Segundo Lyon Adryan Ror, fundador do Instituto, a decisão foi motivada pelo desejo de assumir projetos mais amplos e incentivar o surgimento de novas lideranças na comunidade LGBTQIA+. No entanto, ele também apontou que o cenário internacional de investimentos pesou na escolha.

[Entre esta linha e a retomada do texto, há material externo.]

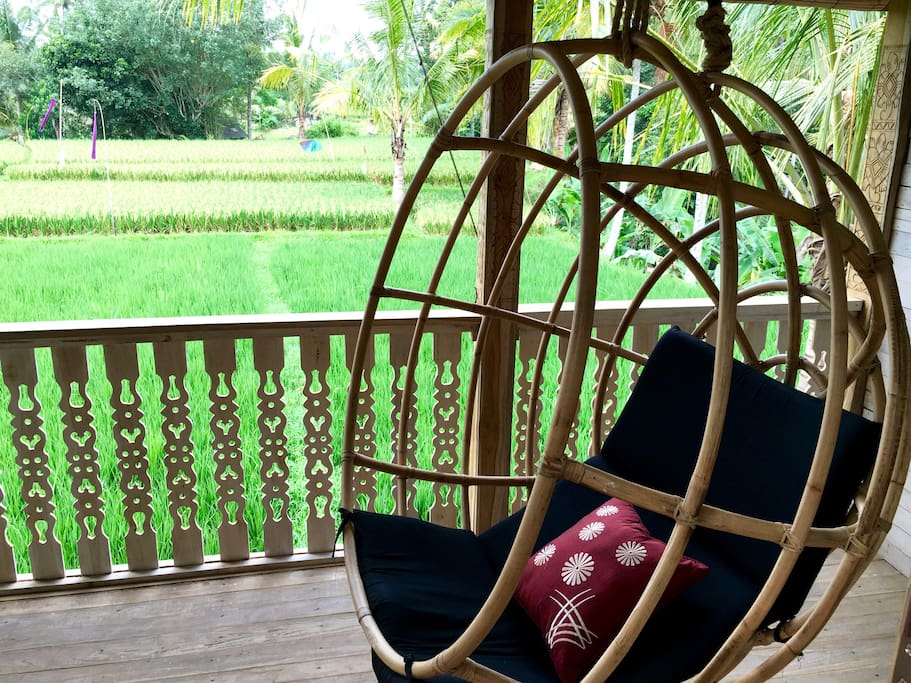 Relax in the hanging chair and take in the green fields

Ror afirmou que "o ecossistema de investimento e patrocínio ligado às iniciativas LGBTQIA+ mudou consideravelmente nos últimos anos". Ele atribui essa mudança à onda conservadora intensificada pelo governo de Donald Trump nos Estados Unidos, que levou diversas companhias a retirarem ou reduzirem incentivos a eventos de diversidade. "Isso teve impacto direto em muitas organizações, projetos culturais e iniciativas independentes — e nós não somos diferentes", declarou Ror à colunista Mônica Bergamo.

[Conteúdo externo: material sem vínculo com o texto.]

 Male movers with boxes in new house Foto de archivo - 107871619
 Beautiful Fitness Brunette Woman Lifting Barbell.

A dificuldade financeira não é um caso isolado. A Parada do Orgulho LGBT+ de São Paulo, maior evento do tipo no mundo, também sofreu uma queda de 60% nos patrocínios entre 2025 e 2026. A organização da Parada aponta o mesmo motivo: a debandada de empresas multinacionais após a intensificação de políticas antidiversidade nos EUA. Como consequência, a 30ª edição da Parada terá uma estrutura reduzida, com menos trios elétricos.
Apesar do cancelamento em 2026, o Instituto [SSEX BBOX] planeja garantir a continuidade do evento, considerado o maior de protagonismo trans da América Latina. A entidade informou que abrirá inscrições nas próximas semanas para que outros grupos e coletivos possam assumir a organização da marcha, que foi a primeira do Brasil com foco principal na visibilidade de pessoas trans.